AIM: Starting with the line that holds "Examining this photograph", copy out each remaining line of the listing below, up to and including the last one, and include nothing else.

GIVEN INFORMATION:
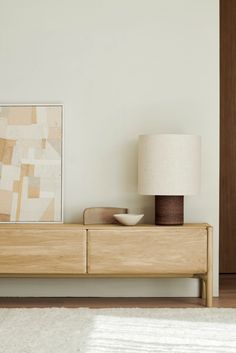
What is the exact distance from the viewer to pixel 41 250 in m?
4.23

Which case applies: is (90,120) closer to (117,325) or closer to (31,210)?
(31,210)

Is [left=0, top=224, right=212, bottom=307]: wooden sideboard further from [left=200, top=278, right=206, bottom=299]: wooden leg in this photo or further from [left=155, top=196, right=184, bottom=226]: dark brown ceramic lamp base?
[left=200, top=278, right=206, bottom=299]: wooden leg

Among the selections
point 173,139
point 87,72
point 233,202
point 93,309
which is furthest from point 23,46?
point 233,202

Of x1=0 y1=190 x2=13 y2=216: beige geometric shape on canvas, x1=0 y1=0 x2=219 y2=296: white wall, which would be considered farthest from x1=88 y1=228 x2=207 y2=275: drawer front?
x1=0 y1=190 x2=13 y2=216: beige geometric shape on canvas

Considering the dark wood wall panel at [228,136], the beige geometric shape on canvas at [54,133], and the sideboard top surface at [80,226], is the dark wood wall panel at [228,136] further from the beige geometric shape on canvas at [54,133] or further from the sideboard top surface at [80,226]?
the beige geometric shape on canvas at [54,133]

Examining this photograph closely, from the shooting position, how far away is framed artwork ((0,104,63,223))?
4562mm

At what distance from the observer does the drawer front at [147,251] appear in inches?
166

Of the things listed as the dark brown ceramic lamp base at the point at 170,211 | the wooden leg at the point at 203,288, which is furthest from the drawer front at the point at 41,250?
the wooden leg at the point at 203,288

ANSWER TO THIS TASK:
Examining this photograph closely, from the shooting position, how far away is framed artwork ((0,104,63,223))?
4562mm

At what distance from the observer does the drawer front at [147,251] appear in inches?
166

Of the things listed as the dark brown ceramic lamp base at the point at 170,211 | the wooden leg at the point at 203,288, which is furthest from the drawer front at the point at 41,250?
the wooden leg at the point at 203,288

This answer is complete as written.